After 26 years of the Festival des Antipodes in the magnificent and legendary cinema on Place des Lices, it's undergoing a makeover, will reborn bigger, more modern, and worthy of the history of Saint-Tropez and cinema. While this renovation is underway, let's meet at Le Star cinema, ideally located near the superb Museum of the Gendarmerie and Cinema, where you can follow Louis de Funès in The Gendarme of Saint-Tropez, swim with the sublime Romy Schneider in The Swimming Pool, or dance furiously with Brigitte Bardot in And God Created Woman. And upon leaving the Museum, you can head straight to the ends of the world to explore not enough known fabulous antipodean cinematography and let your curiosity carry you away to discover Australian and New Zealand films, the immensity of this Terra Australis, the telluric energy of the country with the long white cloud through a wide range of feature-length and short films, documentaries, encounters, and of course, a beautiful exhibition this year in a place full of charm and history, the Vasserot washhouse. Many thanks to Céline Emery-Demion (Red Dunes Gallery, Mougins) and her eclectic and refined selection of pictorial works by Aboriginal peoples.
To whet your appetite, let's sneak a few insider tips about this 2025 edition. One of the pillars of this program, the Antipodes Juniors selection, always present, will once again feature around fifteen short films in competition, presented to the insight of nearly a hundred high school students, from the Lycée du Golfe de Saint-Tropez, the Lycée de Lorgues, and the Lycée de La Coudoulière, who traditionally make up a serious jury, aware of its responsibility to select the recipient of the Nicolas Baudin Prize.

With or without you
And among the works that will arrive in Saint-Tropez, taking you on a journey to Australia, are two films that echo each other, one darker, the other brighter, but both equally moving: He Ain't Heavy by David Vincent-Smith, which received the 2025 Cannes Ecrans Séniors Prize in May, and With or Without You by Kelly Schilling, which will be screened in the presence of its producers, Su Armstrong and Brian Rosen. Natalie Bailey's powerful, piquant comedy Audrey, starring Jackie van Beek as an exuberant mother dreaming of becoming a movie star and who decides to replace her injured daughter!

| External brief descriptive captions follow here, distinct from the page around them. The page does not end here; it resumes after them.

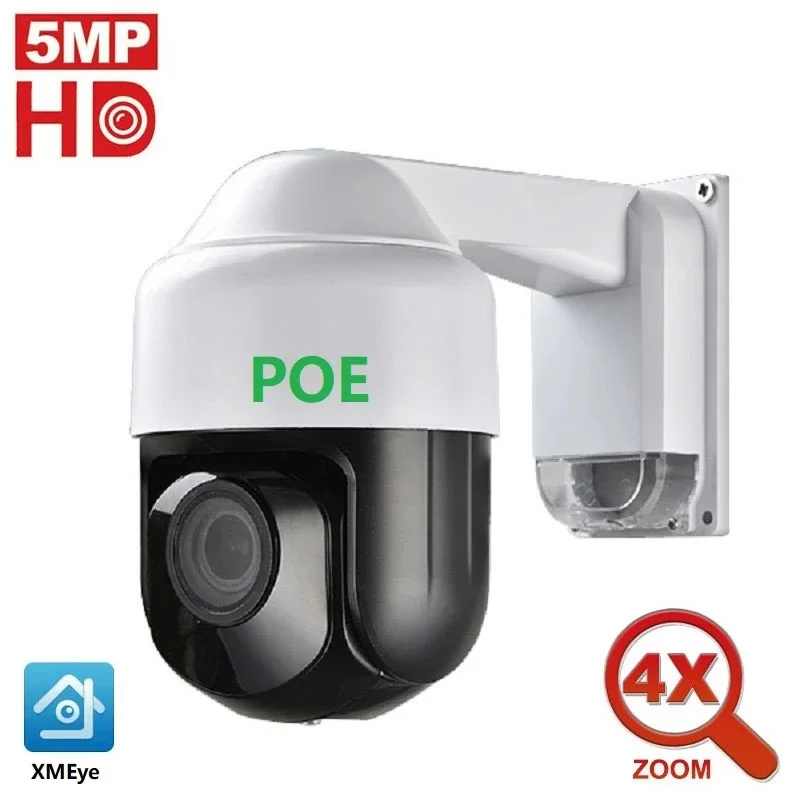 

5MP 2MP PTZ POE IP Camera Dome 4X Optical Zoom Outdoor Security Camera IP66 IR 30m H.265 Onvif IP Camera Outdoor XMEye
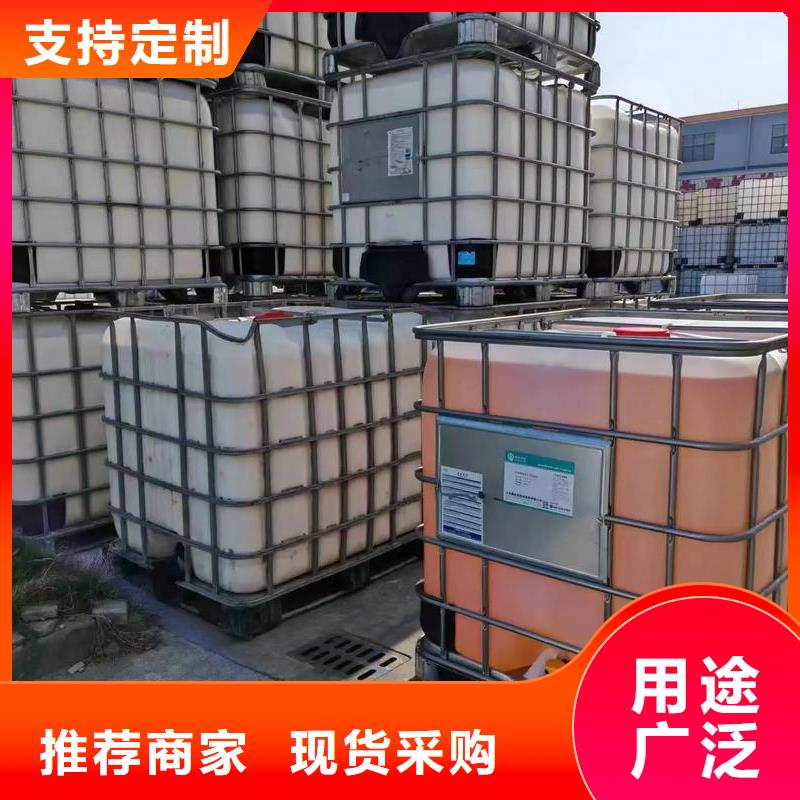 有機(jī)硅消泡劑實(shí)體大廠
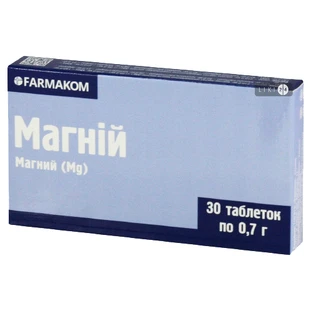 Магній таблетки 0,7 г №30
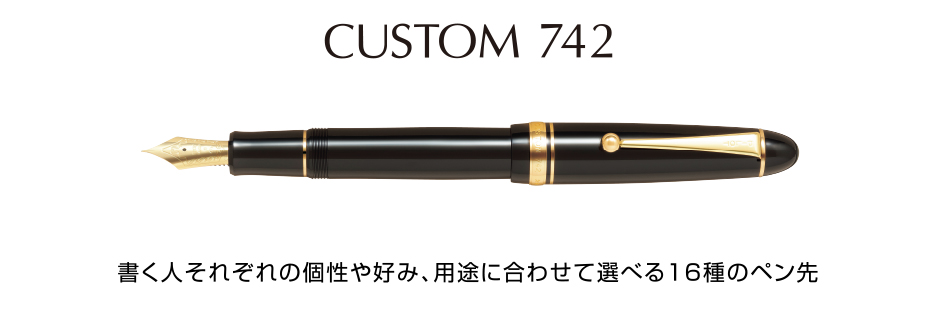 PILOT（パイロット） 万年筆 カスタム 742 ブラック 極細字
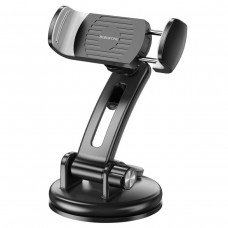 Тримач для мобільного BOROFONE BH62 Bora suction cup car holder Black Grey (BH62BG)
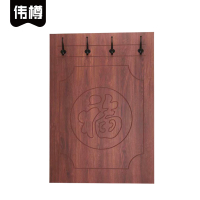 伟樽0.8米挂衣板80*110cm个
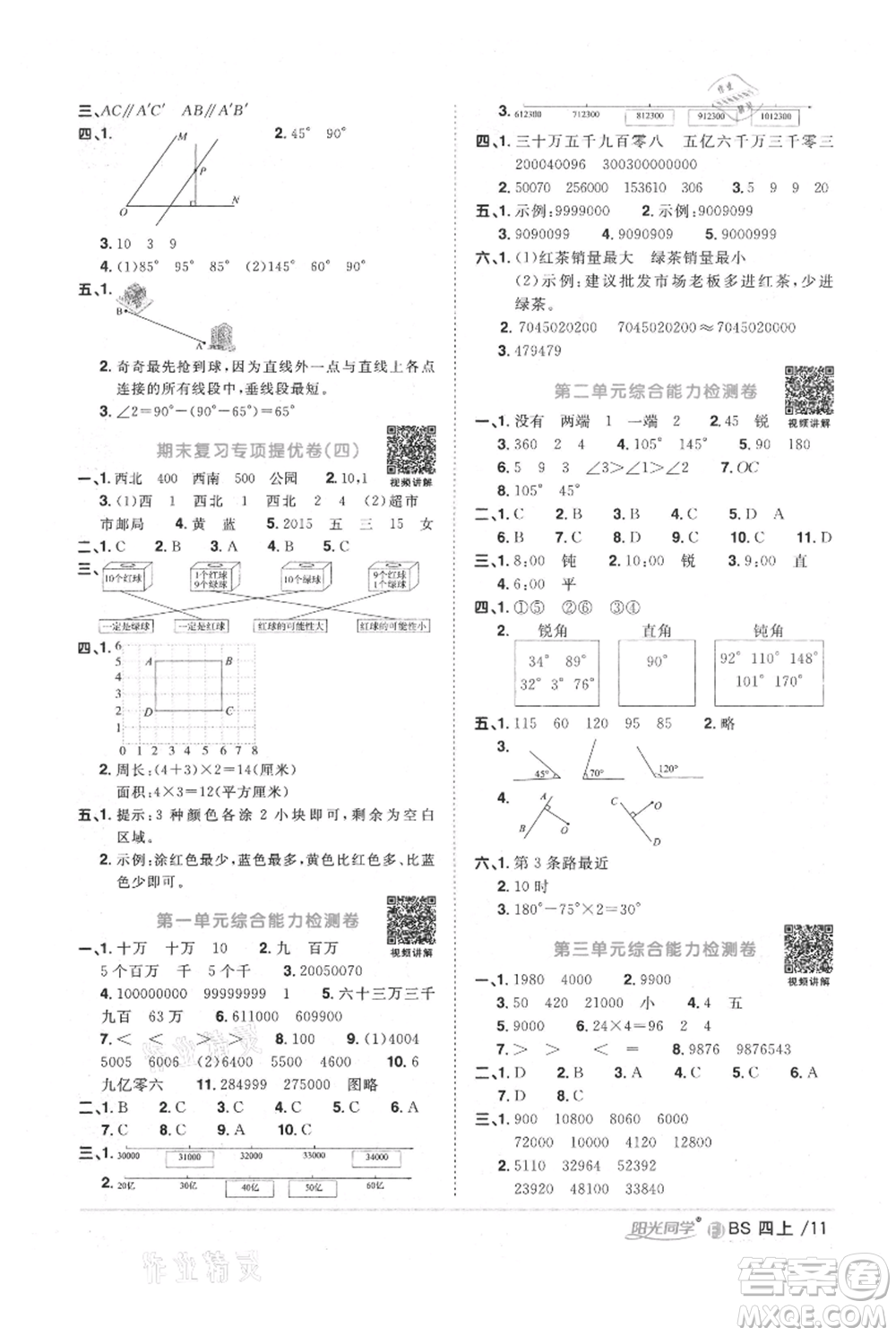 江西教育出版社2021陽光同學(xué)課時(shí)優(yōu)化作業(yè)四年級(jí)上冊(cè)數(shù)學(xué)北師大版福建專版參考答案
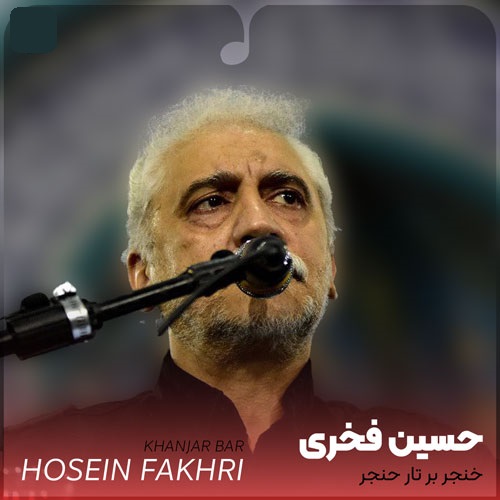 دانلود مداحی خنجر بر تار حنجر از حسین فخری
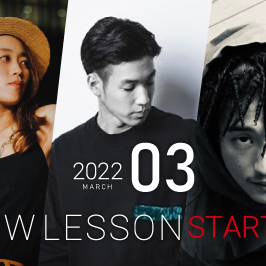 【NEW LESSON】2022年3月からスタートするレッスン！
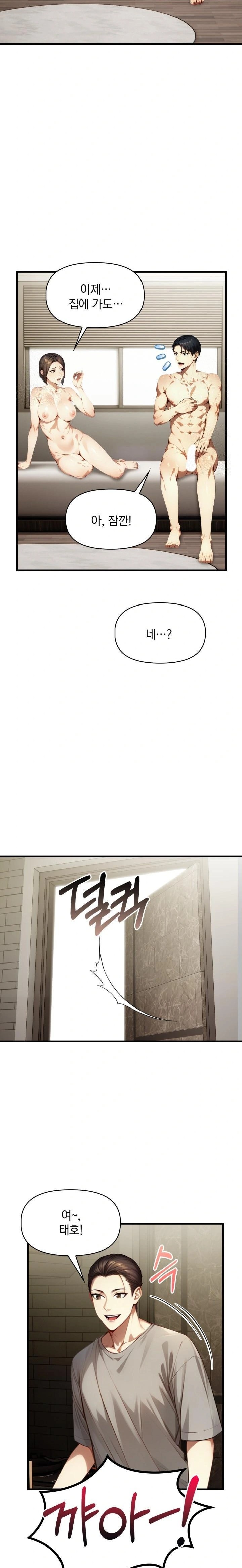 I’m Giving Myself to My Son’s Friend Raw Chapter 5 - Page 21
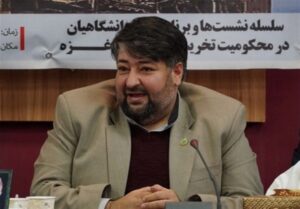 پرونده اپستین؛ آزمون بزرگ مدعیان حقوق بشر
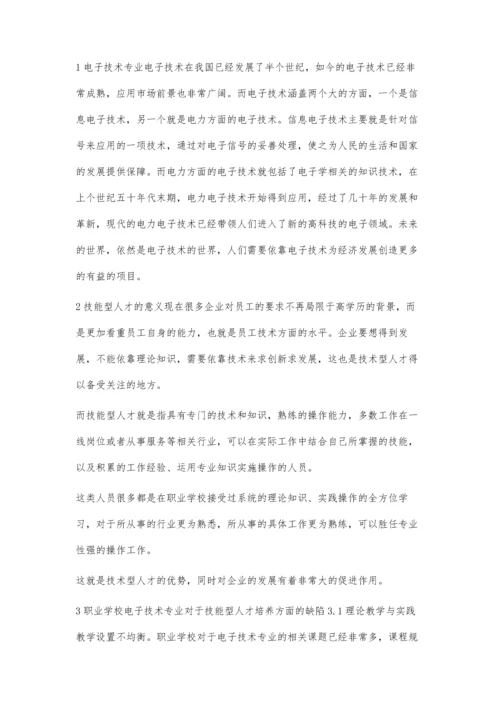 职业学校电子技术专业技能型人才的培养.docx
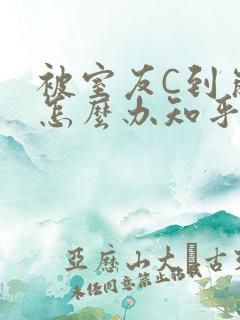 被室友C到崩溃怎么办知乎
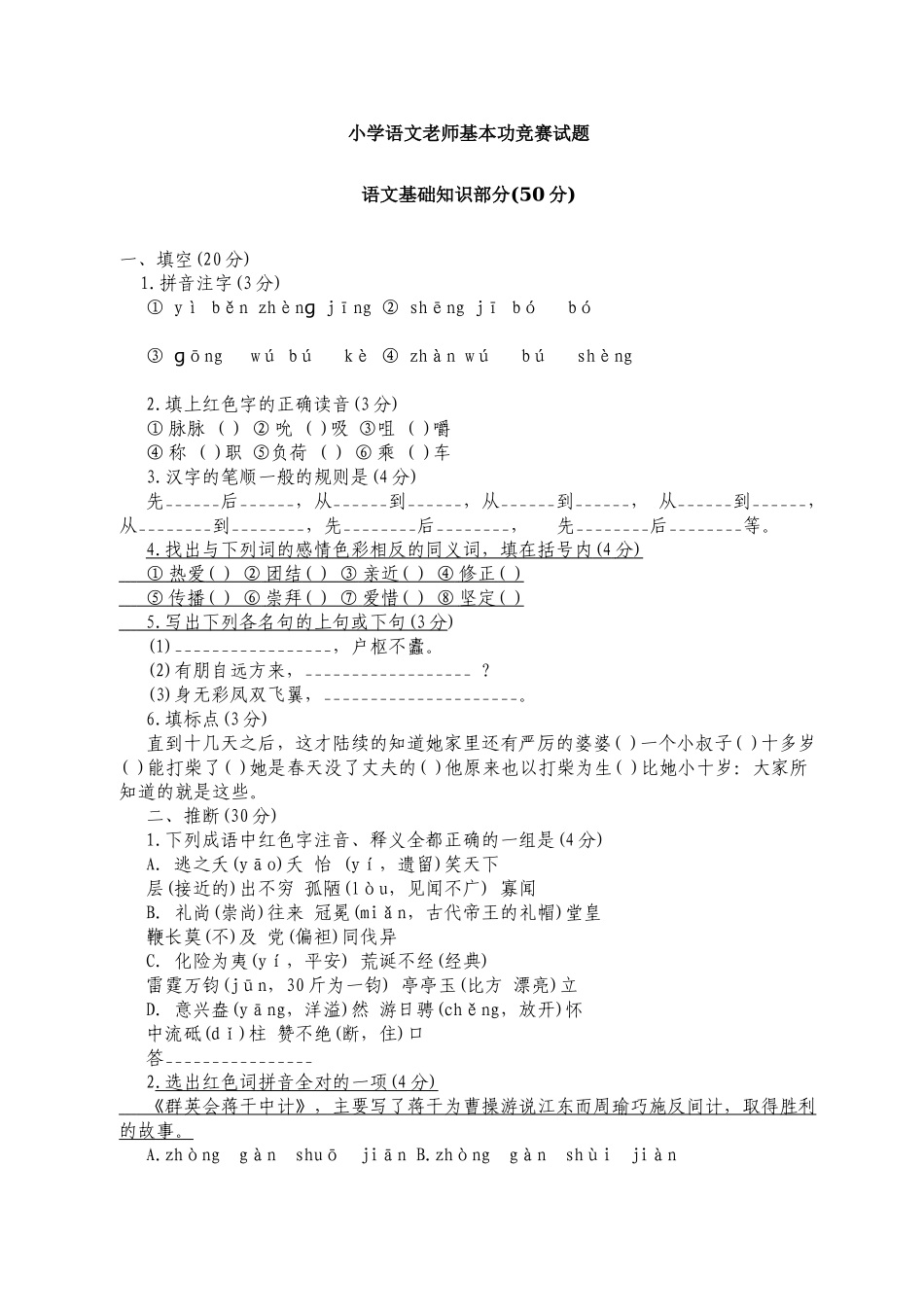 小学语文教师基本功比赛试题_第1页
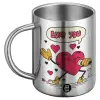 BIG Mug Stainless steel double wall (450ml)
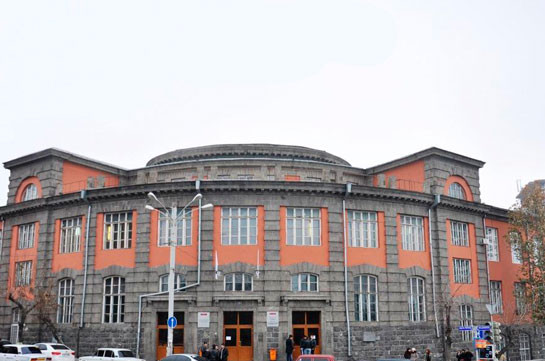 В Армянском государственном экономическом университете временно прекращен учебный процесс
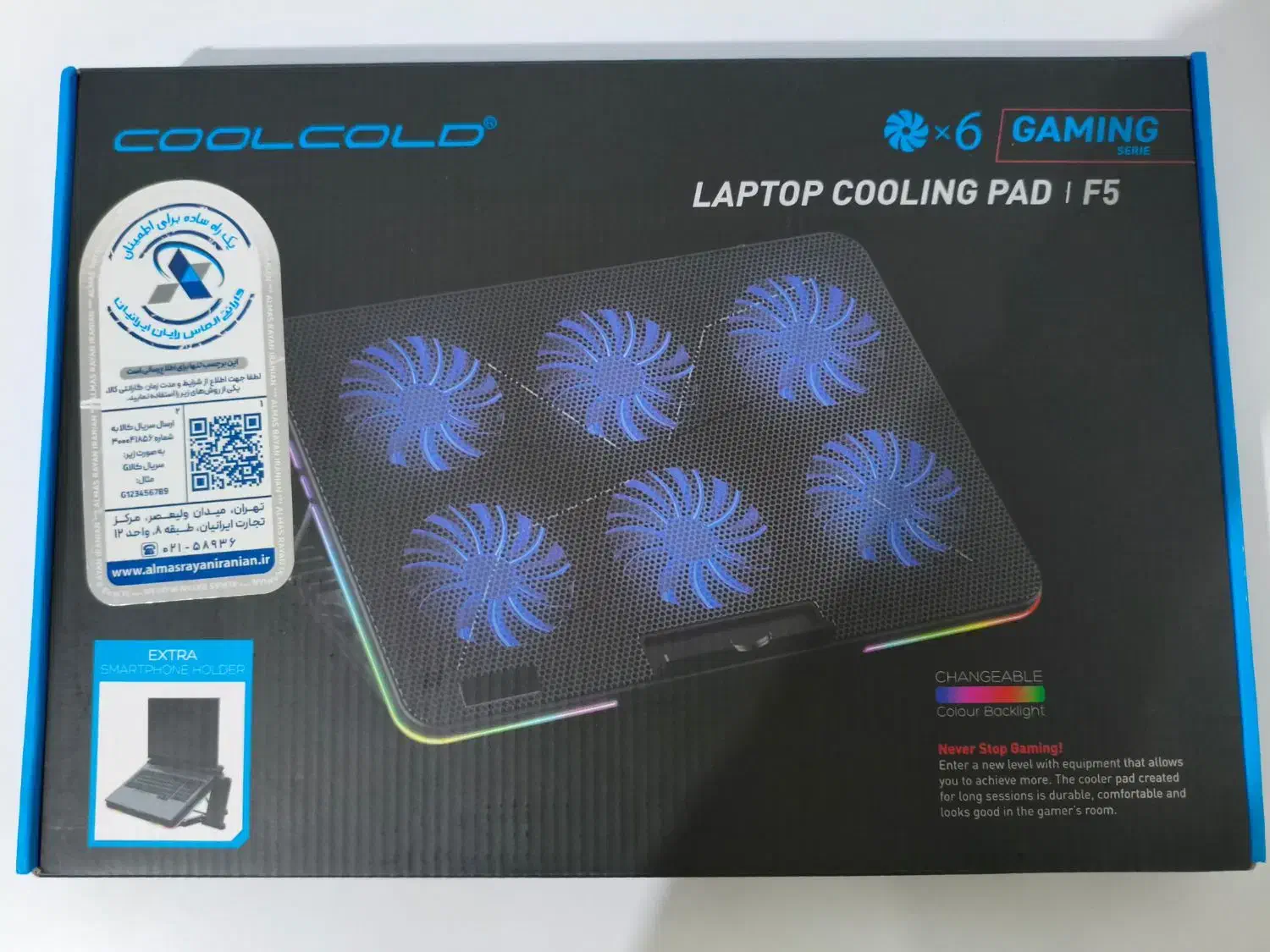 تجهیزات کامل استریم|قطعات و لوازم جانبی رایانه|سنندج, |دیوار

Saara Lamberg's astonishing, ironic, and sensitive new film Coma, which puts us in the shoes of a person in a coma who hears everything but can't respond. Tori Garrett's beautiful and serious film Don't Tell, about abuse in the church, a subject that is sure to resonate in France as well. And who knows, maybe even a great premiere. And on the New Zealand side, an immersion in the 1950s and a reformatory for maladjusted young girls relocated to an abandoned island with the superb We Were Dangerous by Josephine Stewart Te-Whui.

Ellis Park
Not forgetting the documentaries, and our ‘Coup de Coeur’, Ellis Park by Justin Kurzel, discovered at the Melbourne Film Festival, which takes us on a journey with Nick Cave's sidekick, musician Warren Ellis, who shows us his world and the amazing shelter for animals rescued from traffickers or accidents that he created with passionate veterinarian Fenke den Haas in Sumatra. Also, in the presence of the director, This Jungo Life, a unique, intimate, and human documentary shot with an iPhone by Australian David Fedele, gets up close and personal with young refugees and asylum seekers from Sudan who live and sleep on the streets in Morocco, forced to flee violence and instability in Libya and unable to return home because of the ongoing war.
But shh, we won't tell you everything right away! So, see you in Saint-Tropez from October 16 to 19 at the Le Star cinema for an exceptional 27th edition of the Festival des Antipodes.